Maurus: And we will continue to create new roles and jobs (and likely entire job families that do not exist today) that will reflect this opportunity. Take the company Flightright, as an example; it’s an entire company built on a relatively minor legal issue but bundled together an interesting commercial opportunity.

What have you learned from your experience at Novartis so far? What wins are you most proud of?     

Jeff: We have learned that we are too complex to use some tools. We learned that many tools are unethically over-promised. Most importantly, we learned that lawyers aren’t as averse to change as originally thought. They just need information, support, and accurate and meaningful ROI.

We are proud to implement TAR in our discovery handbook and to have completed one of the first automated privilege logs. We are also proud of the different AI tools we are using around privacy identification and redaction. Overall, our biggest accomplishment is working on tech solutions that have never been done before.

Maurus: My biggest learning is on change management, after trying to push innovative ways of working on the function for a couple of years with limited success. We approached our function in 2017 with the mid-term prognosis that we did not have enough legal professionals to support the product launches between 2020 and 2025. We asked the function to participate in an activity analysis and, in return, we would develop alternative delivery models for activities that were of low strategic value and did not have a big risk impact. Ninety-three percent of the function participated in this activity analysis, and subsequently we no longer had to push innovation to the function—instead, legal teams around the world approached us to ask whether we could help them simplify or automate a specific activity. In short: we explained why instead of just presenting cool tools we were hoping people would adopt.

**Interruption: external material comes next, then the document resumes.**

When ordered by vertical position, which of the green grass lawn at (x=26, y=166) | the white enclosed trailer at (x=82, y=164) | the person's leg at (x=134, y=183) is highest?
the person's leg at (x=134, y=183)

What were your interests early on and what drew you to the practice of law?

Jeff: Nothing related to tech. I watched Law & Order with my dad and wanted to be a prosecutor.

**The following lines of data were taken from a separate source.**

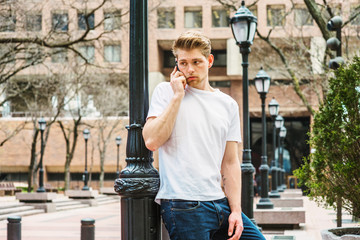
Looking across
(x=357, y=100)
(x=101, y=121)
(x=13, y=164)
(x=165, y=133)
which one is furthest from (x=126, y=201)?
(x=13, y=164)

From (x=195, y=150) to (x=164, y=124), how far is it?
228 millimetres

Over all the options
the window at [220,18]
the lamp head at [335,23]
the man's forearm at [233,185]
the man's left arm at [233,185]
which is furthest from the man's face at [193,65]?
the window at [220,18]

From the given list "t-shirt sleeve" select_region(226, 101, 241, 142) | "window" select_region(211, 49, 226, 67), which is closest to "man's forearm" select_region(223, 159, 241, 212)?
"t-shirt sleeve" select_region(226, 101, 241, 142)

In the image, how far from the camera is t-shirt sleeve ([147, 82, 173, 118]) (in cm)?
325

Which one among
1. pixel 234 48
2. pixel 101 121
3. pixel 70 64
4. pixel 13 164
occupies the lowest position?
pixel 13 164

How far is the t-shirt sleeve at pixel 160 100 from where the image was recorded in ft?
10.7

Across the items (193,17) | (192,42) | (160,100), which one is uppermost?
(193,17)

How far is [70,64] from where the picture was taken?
35344 millimetres

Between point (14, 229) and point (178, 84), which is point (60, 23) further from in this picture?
point (178, 84)

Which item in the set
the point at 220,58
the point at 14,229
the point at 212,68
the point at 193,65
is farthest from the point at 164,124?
the point at 220,58

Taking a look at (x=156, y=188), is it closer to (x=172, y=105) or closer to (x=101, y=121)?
(x=172, y=105)

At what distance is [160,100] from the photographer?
329cm

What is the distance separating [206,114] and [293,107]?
50196mm

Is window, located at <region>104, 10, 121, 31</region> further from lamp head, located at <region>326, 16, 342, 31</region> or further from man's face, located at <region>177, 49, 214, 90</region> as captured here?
man's face, located at <region>177, 49, 214, 90</region>
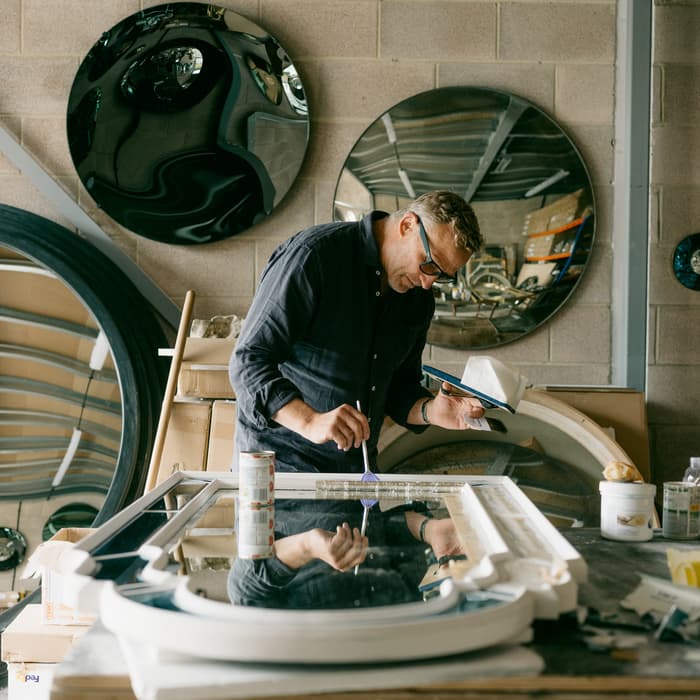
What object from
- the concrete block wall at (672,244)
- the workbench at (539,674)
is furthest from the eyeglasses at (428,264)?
the concrete block wall at (672,244)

Maurus: I wanted to be a drummer but was distracted by law school, and since law school costs money, I needed a student job. I got lucky and found a job where I had to install Windows NT on 5,000 computers. This job paid for my first year of law school and I was intrigued by what these machines could do, and this followed me through my entire career.

What do you do when you are not working? How do you decompress?

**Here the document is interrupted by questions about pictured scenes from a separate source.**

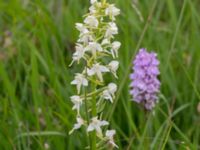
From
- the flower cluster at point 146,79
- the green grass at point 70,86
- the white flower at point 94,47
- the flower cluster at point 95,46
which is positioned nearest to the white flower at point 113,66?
the flower cluster at point 95,46

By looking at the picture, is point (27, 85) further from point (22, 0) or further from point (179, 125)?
point (22, 0)

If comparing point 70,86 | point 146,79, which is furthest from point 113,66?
point 70,86

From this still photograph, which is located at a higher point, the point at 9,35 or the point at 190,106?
the point at 9,35

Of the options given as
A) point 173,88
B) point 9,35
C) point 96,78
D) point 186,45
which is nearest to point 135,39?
point 186,45

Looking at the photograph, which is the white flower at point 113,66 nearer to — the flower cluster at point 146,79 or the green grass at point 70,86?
the green grass at point 70,86

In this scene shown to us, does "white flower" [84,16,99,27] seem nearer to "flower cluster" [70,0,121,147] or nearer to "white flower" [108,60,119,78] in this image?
"flower cluster" [70,0,121,147]

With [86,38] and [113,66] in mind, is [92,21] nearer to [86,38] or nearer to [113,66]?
[86,38]

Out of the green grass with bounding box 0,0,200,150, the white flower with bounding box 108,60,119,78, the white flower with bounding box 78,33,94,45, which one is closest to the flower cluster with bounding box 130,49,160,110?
the green grass with bounding box 0,0,200,150
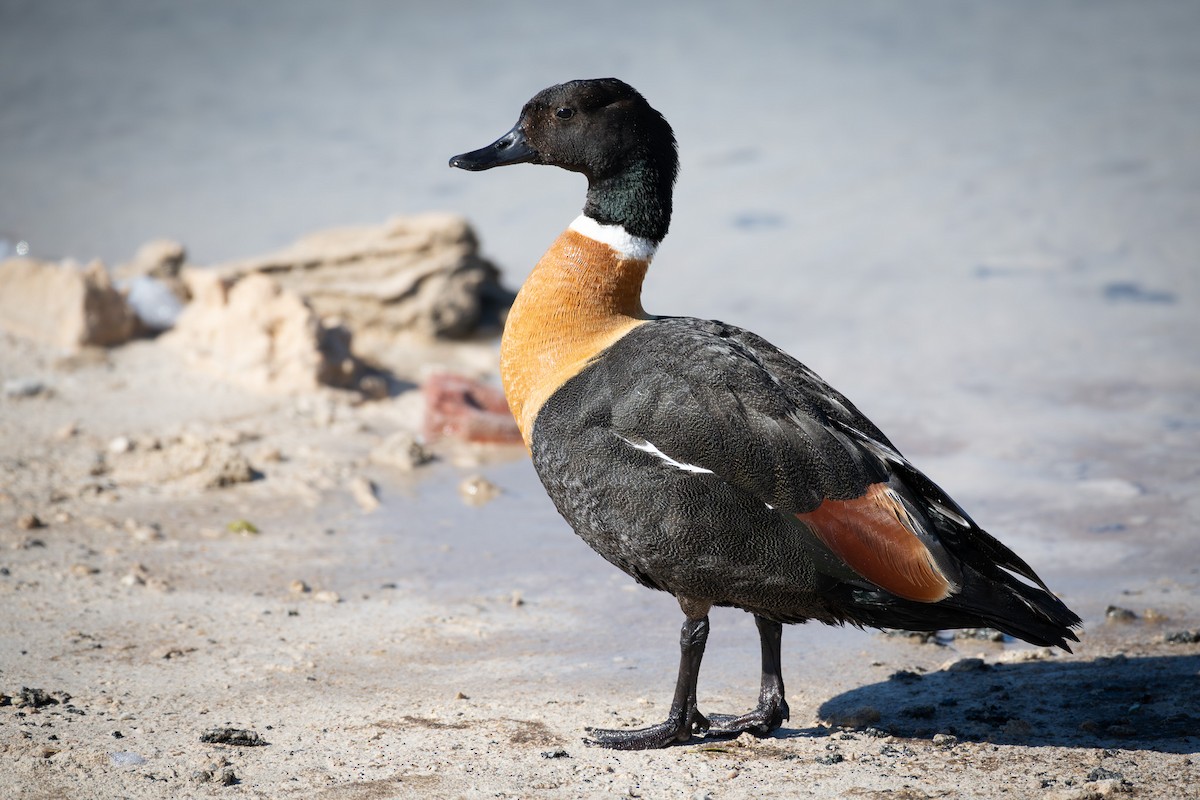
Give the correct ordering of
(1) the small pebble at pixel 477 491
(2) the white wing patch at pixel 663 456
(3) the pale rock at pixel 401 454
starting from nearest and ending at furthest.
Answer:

Jeff: What is not working?

For me, my decompression time is mainly spent with my family and exercising. Luckily, I am generally able to incorporate at least one of my family members into my gym time. We also spend time giving back to the special needs community. I also recently audited a Coding Class for Lawyers at Harvard. My feedback was to rename the course Coding Class for Coding Gurus; I did not take to coding as I had hoped, but learned a lot.

Maurus: I volunteer quite some time to programs like Law Without Walls, which technically does not qualify as decompression time—at least according to my wife—but it is for me. The remaining time I spend outdoors with my wife and our two boys. We like everything that can be done in the mountains: hike, run, ski, bike.

Which historical figure do you most identify with?

Jeff: That is a tough question. While there are many differences with most historical figures, the play Hamilton showed me that we had several things in common. Most notably, we think that people are capable of much more than they’re already doing (in discovery and life). Additionally, he was an attorney, from an impoverished area, who believed in the importance of understanding finances and documentation.

Maurus: I admire people who challenge the status quo of their profession. Early on in my career I felt like an alien in my profession because I always seemed to be the only one interested in continuous improvement or operational excellence—to an extent that I nearly gave up, concluding this is not important in law. A rotation to internal audit gave me the confidence to go back and try again, try harder, and be bolder about my ideas on how law should be practiced. Innovators like Henry Ford, Billy Beane, Bertrand Piccard, and Nicolas Hayek inspire me.

Dan Donegan is an account executive at Relativity.